Leggere la storia non deve assolutamente alimentare divisioni, bensì permettere un percorso di maggiore consapevolezza. Nell’attuale contesto internazionale, ricordare la storia significa anche lavorare per evitare nuovi conflitti e divisioni tra i popoli. Oggi saranno diversi gli eventi per ricordare le vittime delle Foibe. Il messaggio da rivolgere ai nostri giovani è quello che soltanto con la reciproca collaborazione, la pace e il rispetto si può ambire a un futuro sereno senza il rischio di pericolose nubi all’orizzonte.

Marialuisa Forte – Oggi, in occasione del Giorno del Ricordo, commemoriamo una tragedia che ci parla di intolleranza, nazionalismo e violenza etnica. Ancora oggi, a distanza di circa ottant’anni, non possiamo permetterci di ignorare il peso di ciò che è accaduto, ma soprattutto non possiamo chiudere gli occhi davanti ai segni di ciò che potrebbe accadere ancora.

In questo giorno ricordiamo una delle pagine più dolorose della nostra storia, legata ai massacri e agli eccidi commessi dai partigiani jugoslavi contro i cittadini italiani della Venezia Giulia, dell’Istria e della Dalmazia tra il 1943 e il 1947. Il Giorno del Ricordo diventa un promemoria che ci obbliga a riflettere sull’importanza di costruire un futuro di pace e giustizia, particolarmente nel contesto attuale in cui si riaffacciano con prepotenza gli estremismi nazionalisti. Ricordare le Foibe ci insegna che la storia può ripetersi se non facciamo attenzione e se non lavoriamo per costruire ponti di comprensione e dialogo.

La memoria non è un esercizio di nostalgia, ma una responsabilità che abbiamo verso noi stessi e le generazioni future. In Europa, e nel mondo, dobbiamo contrastare l’odio e il nazionalismo con un’idea di società inclusiva, fondata sul dialogo e sulla solidarietà. Solo attraverso la conoscenza, la cultura e l’informazione possiamo evitare di ripetere gli errori del passato.

Elisabetta Lancellotta – La Giornata del Ricordo è istituita per onorare le vittime delle foibe e il dramma dell’esodo giuliano-dalmata. Questa giornata non è solo un’occasione per commemorare chi ha perso la vita o ha dovuto abbandonare la propria terra, ma è anche un’opportunità per riflettere su uno degli eventi più dolorosi della nostra storia recente, che è storia della nostra intera Patria e non soltanto di una parte di essa. E deve esserlo soprattutto oggi, a pochi giorni dalla vandalizzazione della fobia di Basovizza, un atto vile che oltraggia Trieste e la memoria di quegli italiani che abbandonarono le loro case, le loro terre e che pagarono, anche con la vita, la scelta di essere italiani.

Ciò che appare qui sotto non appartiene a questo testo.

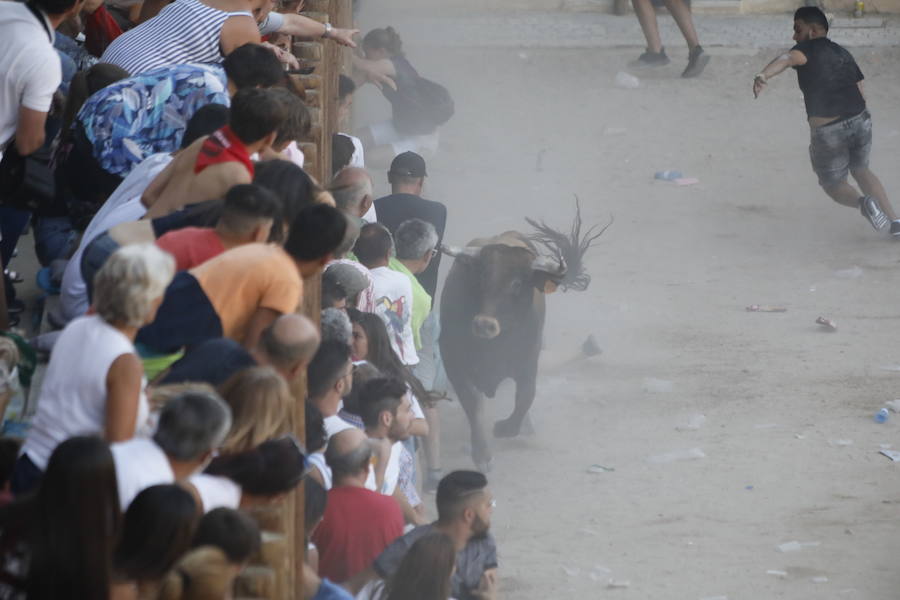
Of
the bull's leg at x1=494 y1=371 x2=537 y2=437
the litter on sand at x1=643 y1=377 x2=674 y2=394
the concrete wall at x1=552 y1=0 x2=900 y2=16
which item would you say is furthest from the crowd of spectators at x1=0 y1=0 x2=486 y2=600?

Tra il 1943 e il 1945, migliaia di donne e uomini furono infatti inghiottiti nelle foibe o perseguitati a causa della loro identità nazionale. A questa tragedia si aggiunse l’esodo forzato di oltre 300.000 italiani dall’Istria, dalla Dalmazia e dalla Venezia Giulia, costretti a lasciare le proprie case per sfuggire alla violenza e alla repressione. Una ferita profonda che ha segnato intere generazioni e che merita di essere conosciuta e compresa.

Il dovere della memoria ci impone di non dimenticare queste tragedie e di trasmettere alle nuove generazioni, anche attraverso il loro studio nelle scuole, la consapevolezza storica necessaria per costruire un futuro basato sulla verità, sulla giustizia e sul rispetto reciproco. La storia ci insegna che la pace e la convivenza si fondano sulla conoscenza e sulla comprensione delle sofferenze di tutti i popoli. Oggi abbiamo, tutti, il dovere di ricordare e di trasmettere le storie di coloro che fortemente scelsero di essere italiani, molti dei quali morirono gridando ‘Viva l’Italia’.